À l’école, c’est le même topo. Près de la moitié des femmes de 25-34 ans pensent ne pas avoir reçu le même traitement à l’école que les hommes (38 % pour toutes les tranches d’âge). Et les assignations genrées persistent par la suite : 74 % des femmes n’ont jamais envisagé de carrière dans les domaines scientifiques ou techniques, et 17 % des hommes pensent qu’ils sont meilleurs en maths que leurs homologues féminines, un chiffre qui augmente de 3 % par rapport à l’année dernière selon Libération.

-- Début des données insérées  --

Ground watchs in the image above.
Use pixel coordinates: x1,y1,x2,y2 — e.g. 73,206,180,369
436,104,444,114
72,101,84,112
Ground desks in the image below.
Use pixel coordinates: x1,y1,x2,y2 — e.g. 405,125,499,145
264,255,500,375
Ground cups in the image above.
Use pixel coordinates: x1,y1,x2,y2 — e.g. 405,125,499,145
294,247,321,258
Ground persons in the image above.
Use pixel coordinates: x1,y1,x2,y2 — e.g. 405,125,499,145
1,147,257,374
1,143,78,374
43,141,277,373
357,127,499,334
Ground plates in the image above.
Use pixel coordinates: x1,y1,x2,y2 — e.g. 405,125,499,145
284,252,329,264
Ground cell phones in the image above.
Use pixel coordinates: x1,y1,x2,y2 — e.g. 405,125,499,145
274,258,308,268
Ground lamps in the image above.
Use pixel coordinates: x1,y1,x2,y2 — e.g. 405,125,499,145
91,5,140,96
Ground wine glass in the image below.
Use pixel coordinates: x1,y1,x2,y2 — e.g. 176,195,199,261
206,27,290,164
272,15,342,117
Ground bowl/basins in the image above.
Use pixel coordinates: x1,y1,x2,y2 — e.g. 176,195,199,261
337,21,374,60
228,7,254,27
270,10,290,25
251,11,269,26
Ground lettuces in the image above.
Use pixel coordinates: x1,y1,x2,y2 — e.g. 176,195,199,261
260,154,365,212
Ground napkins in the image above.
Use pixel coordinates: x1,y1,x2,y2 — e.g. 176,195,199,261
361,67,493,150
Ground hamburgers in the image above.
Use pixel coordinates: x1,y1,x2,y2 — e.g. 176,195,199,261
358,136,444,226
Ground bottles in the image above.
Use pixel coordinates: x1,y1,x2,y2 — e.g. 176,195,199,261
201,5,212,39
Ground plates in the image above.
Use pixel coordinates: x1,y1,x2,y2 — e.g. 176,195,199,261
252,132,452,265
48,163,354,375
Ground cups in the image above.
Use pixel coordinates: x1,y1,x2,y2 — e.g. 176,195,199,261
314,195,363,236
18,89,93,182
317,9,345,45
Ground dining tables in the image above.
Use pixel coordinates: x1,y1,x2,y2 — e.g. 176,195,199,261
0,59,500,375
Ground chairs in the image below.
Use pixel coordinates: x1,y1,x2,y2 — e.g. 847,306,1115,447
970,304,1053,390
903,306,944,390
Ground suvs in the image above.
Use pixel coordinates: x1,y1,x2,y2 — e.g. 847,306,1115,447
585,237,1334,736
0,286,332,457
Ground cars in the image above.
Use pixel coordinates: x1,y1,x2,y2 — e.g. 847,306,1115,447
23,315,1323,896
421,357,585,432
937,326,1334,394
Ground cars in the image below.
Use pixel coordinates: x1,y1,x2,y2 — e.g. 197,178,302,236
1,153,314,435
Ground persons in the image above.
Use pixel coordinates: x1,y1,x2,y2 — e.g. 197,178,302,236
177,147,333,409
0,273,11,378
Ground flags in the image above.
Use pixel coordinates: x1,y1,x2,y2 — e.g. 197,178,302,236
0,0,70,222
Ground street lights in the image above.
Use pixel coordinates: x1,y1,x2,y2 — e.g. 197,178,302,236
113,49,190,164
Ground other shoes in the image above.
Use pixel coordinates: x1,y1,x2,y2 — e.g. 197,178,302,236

La pensée masculiniste gagne encore du terrain

Cette éducation genrée n’est pas sans conséquence sur la suite de la vie des personnes concernées. Les stéréotypes de genres sur la famille stagnent, et le repli masculiniste gagne du terrain dans la pensée des hommes. Ainsi, ils sont 37 % à considérer que le féminisme menace leur place, un chiffre en hausse lui aussi de 3 % par rapport à l’année dernière.

Chez les jeunes hommes, cette pensée masculiniste prospère particulièrement : 59 % des 25-34 ans pensent qu’il n’est « plus possible de séduire une fille sans être vu comme sexiste » ou 52 % qu’on « s’acharne sur les hommes ». « Plus grave encore », selon les auteurs du rapport, 64 % des hommes de 25-34 ans disent imiter les vidéos pornographiques dans leurs relations sexuelles. Le tout alors qu’un quart de cette même tranche d’âge pense qu’il faut parfois être violent pour se faire respecter.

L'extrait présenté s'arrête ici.